EXCERPT:
- - - - - - -

BMW and Hyundai both earned top marks on technology usability in a new report out by J.D. Power, signifying that luxury and mass-market vehicles can do equally well satisfying customers with new technology.
A first of its kind for J.D. Power, the usability study found new vehicle owners are most satisfied with collision avoidance technology but still struggle with navigation systems, where many simply turn to a smart phone to substitute.
The BMW 2 series and 4 series ranked highest for the brand. Hyundai’s Genesis and Tucson also scored well on the survey, which looked at vehicle owner’s interaction and usage of technology used in collision protection, driving assistance, entertainment and connectivity, navigation, smartphone mirroring and comfort and convenience.
The Chevy Camaro, Kia Forte and Nissan Maxima also scored well.
The long development times for cars may hurt consumer ratings of many technology systems, said Kristin Kolodge, the report author and J.D. Power’s head of driver interaction.

- - - - - - -

RAW DATA:

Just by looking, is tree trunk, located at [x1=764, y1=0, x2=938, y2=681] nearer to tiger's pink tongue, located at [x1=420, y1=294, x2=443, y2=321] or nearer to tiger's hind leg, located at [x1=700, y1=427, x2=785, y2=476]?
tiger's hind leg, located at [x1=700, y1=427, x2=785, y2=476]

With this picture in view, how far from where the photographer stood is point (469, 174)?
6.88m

- - - - - - -

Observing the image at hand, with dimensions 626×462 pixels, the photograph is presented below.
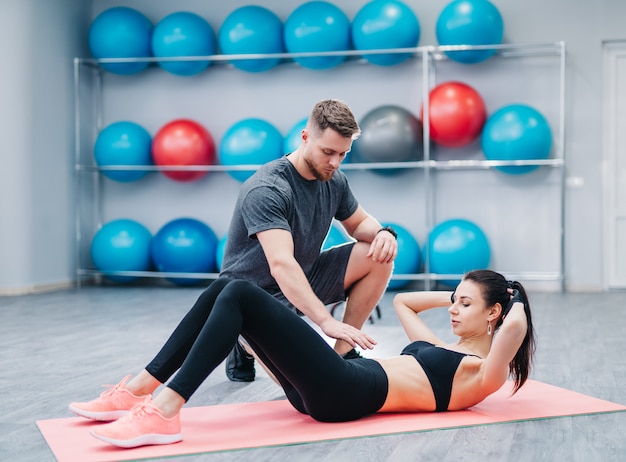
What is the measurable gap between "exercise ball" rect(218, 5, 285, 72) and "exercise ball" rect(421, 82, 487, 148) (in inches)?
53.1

- - - - - - -

TASK INSTRUCTIONS:
1. Transcribe the passage of the J.D. Power vehicle technology article starting at "The Chevy Camaro, Kia" and ending at "of driver interaction.".
2. Go on with the article about the J.D. Power study of vehicle technology, picking up after its last sentence.

OUTPUTS FOR THE TASKS:
1.
The Chevy Camaro, Kia Forte and Nissan Maxima also scored well.
The long development times for cars may hurt consumer ratings of many technology systems, said Kristin Kolodge, the report author and J.D. Power’s head of driver interaction.

2.
In many cases, “a system might be working the way the engineers and designers have planned it,” Kolodge said. But “expectations change rapidly -- change driven by other electronics in our lifestyle rapidly evolving into what the expectations are in our vehicle.”
Basic tech usability is major factor in measuring overall product quality. Consumers “just want to be successful the first time they use a technology,” says Kolodge.
J.D. Power asked 17,864 new-vehicle buyers to rate the functionality of in-vehicle technology. Safety systems like backup camera, blind-spot warning and detection and lane-keeping ranked the highest in satisfaction, with a score of 754 our of J.D. Power’s 1000-point scale. These technologies were used nearly every time survey respondents drove.